In this article, we will learn how to remove and print every third element from a list until it becomes empty using Python. This classic problem demonstrates circular traversal and dynamic list manipulation.
Problem Understanding
We need to repeatedly find and remove every third element from a list, starting from index 2 (third position). After removing an element, we continue counting from the next position in the modified list until all elements are removed.
Input-Output Scenario
Following is the input and its output scenario for removing and printing every third element from the list until it becomes empty ?

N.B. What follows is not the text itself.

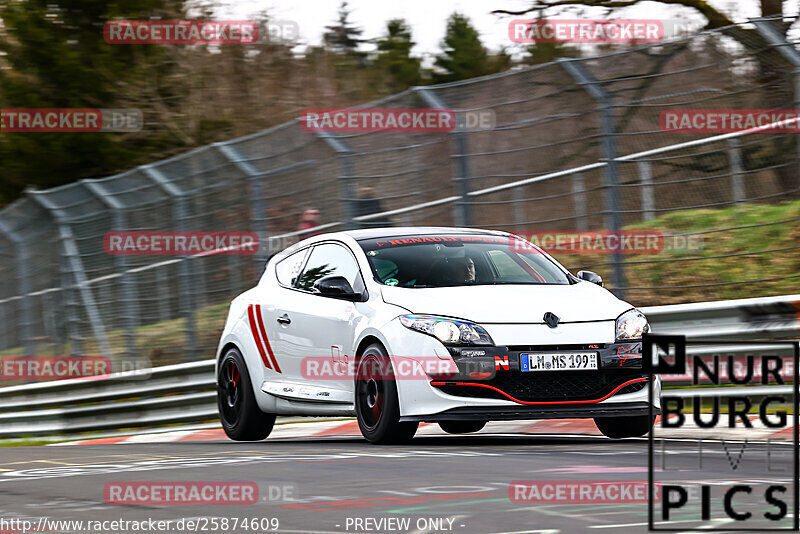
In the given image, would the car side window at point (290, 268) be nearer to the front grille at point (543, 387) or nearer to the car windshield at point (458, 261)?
the car windshield at point (458, 261)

Input: [15,25,35,45,55,65,75,85,95] Output: 35,65,95,45,85,55,25,75,15
The process works as follows: start at index 2 (element 35), remove it. Continue counting 3 positions from the current position in the shortened list to find the next element to remove, and repeat until the list is empty.
Algorithm
Following is the algorithm to remove and print every third element until the list becomes empty ?
− Initialize position counter to 2 (third element index)
− While the list is not empty, calculate the next third element using modulo operation
− Remove and print the element at the calculated position
− Update the list length and continue until empty
Using Static Input
Here's how to implement the solution with predefined input ?
def remove_every_third(numbers):
# Starting position for third element (0-indexed)
step = 3 - 1 # Convert to 0-based indexing
current_index = 0
list_length = len(numbers)
# Continue until list becomes empty
while list_length > 0:
# Calculate next third element position using modulo
current_index = (step + current_index) % list_length
# Remove and print the element
print(numbers.pop(current_index))
list_length -= 1
# Test with static input
elements = [15, 25, 35, 45, 55, 65, 75, 85, 95]
print("Original list:", elements.copy())
print("Removed elements in order:")
remove_every_third(elements)
Original list: [15, 25, 35, 45, 55, 65, 75, 85, 95] Removed elements in order: 35 65 95 45 85 55 25 75 15
Using User Input
Here's the implementation that accepts user input for the list elements ?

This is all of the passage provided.